** Records provided **

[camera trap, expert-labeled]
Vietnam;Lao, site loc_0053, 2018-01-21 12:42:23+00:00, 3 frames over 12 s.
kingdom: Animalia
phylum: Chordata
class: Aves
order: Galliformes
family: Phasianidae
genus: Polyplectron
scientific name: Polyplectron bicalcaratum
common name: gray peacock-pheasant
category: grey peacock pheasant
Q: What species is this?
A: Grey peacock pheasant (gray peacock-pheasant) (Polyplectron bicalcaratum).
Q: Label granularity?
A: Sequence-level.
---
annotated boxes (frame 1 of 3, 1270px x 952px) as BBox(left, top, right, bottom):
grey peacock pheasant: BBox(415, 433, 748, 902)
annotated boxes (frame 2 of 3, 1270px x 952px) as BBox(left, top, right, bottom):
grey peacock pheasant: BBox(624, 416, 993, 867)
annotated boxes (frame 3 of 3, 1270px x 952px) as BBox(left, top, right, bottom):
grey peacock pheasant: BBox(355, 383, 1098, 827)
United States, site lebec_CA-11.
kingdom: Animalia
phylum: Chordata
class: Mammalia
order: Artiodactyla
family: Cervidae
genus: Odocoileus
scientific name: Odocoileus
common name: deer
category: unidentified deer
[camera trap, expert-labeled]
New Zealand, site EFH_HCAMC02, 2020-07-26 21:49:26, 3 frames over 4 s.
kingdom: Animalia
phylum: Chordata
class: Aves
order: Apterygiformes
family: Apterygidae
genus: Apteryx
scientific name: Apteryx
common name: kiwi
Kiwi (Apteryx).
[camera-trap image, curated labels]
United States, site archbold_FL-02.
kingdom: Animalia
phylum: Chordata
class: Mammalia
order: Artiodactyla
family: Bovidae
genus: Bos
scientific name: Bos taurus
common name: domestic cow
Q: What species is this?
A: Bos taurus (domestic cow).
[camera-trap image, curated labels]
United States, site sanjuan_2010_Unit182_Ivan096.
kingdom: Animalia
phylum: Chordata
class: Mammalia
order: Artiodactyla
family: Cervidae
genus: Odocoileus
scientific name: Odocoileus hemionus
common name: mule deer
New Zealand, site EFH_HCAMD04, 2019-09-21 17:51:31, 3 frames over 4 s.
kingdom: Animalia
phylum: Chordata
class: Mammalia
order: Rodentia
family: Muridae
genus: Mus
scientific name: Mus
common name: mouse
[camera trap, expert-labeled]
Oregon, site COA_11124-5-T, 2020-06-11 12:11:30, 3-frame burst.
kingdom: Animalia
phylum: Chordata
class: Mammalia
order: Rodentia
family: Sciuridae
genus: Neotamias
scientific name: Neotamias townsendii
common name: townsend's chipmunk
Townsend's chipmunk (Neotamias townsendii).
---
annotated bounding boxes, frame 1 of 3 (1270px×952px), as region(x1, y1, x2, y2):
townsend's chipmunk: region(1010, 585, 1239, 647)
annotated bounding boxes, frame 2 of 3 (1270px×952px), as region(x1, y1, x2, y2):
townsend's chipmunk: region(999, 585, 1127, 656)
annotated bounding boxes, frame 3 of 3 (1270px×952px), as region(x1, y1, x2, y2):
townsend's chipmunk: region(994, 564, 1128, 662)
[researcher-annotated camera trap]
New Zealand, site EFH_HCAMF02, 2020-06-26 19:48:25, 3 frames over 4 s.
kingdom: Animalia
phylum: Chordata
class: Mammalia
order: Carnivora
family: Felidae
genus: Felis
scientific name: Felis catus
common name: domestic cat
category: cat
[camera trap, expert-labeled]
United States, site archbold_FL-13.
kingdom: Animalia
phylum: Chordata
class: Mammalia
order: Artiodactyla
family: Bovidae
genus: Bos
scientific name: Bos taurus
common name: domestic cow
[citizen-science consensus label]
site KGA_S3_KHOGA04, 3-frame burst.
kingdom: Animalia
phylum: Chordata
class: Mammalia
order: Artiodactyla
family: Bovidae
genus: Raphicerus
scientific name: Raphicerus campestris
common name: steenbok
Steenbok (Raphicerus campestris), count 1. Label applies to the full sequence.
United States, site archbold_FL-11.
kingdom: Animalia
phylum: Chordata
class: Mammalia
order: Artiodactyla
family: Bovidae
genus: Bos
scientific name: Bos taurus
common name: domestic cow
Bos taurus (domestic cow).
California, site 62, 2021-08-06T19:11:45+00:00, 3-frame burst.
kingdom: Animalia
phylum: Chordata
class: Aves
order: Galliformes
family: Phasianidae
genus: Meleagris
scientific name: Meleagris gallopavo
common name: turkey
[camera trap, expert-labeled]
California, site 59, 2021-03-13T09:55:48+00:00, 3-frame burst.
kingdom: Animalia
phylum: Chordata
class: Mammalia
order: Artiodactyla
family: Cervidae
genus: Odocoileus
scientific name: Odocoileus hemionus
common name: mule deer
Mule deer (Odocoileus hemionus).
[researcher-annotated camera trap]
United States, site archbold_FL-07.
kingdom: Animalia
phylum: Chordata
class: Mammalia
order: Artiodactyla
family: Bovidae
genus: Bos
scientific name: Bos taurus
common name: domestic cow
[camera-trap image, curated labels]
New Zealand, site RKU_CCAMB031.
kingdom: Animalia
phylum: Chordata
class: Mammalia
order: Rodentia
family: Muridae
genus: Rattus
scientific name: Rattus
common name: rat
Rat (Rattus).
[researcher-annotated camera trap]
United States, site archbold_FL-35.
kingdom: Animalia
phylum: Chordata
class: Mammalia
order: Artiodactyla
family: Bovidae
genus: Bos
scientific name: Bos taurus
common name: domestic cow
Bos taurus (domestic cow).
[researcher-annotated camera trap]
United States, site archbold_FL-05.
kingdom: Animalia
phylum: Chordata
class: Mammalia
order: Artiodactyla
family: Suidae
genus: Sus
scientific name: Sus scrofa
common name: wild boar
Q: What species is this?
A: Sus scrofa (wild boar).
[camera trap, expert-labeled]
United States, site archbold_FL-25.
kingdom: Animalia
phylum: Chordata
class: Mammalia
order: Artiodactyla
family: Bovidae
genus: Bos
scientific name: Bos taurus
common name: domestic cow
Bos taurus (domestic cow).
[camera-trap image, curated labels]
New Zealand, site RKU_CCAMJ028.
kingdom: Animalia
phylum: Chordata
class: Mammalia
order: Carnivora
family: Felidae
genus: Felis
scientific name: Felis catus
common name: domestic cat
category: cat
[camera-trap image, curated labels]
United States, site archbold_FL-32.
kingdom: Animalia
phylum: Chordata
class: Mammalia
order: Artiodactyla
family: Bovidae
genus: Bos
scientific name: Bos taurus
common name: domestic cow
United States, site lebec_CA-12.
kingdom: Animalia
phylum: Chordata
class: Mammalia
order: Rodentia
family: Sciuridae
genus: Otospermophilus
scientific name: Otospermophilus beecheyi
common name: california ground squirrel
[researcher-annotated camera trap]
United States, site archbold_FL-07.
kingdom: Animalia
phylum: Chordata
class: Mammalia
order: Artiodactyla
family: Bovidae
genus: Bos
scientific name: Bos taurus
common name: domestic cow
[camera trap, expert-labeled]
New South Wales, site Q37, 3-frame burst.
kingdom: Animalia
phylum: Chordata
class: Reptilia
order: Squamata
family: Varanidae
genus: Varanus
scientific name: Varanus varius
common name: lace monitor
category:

** Instructions to follow **
Within the data above, how many lines include the word "category"? Respond with the number only.

** Response box **
5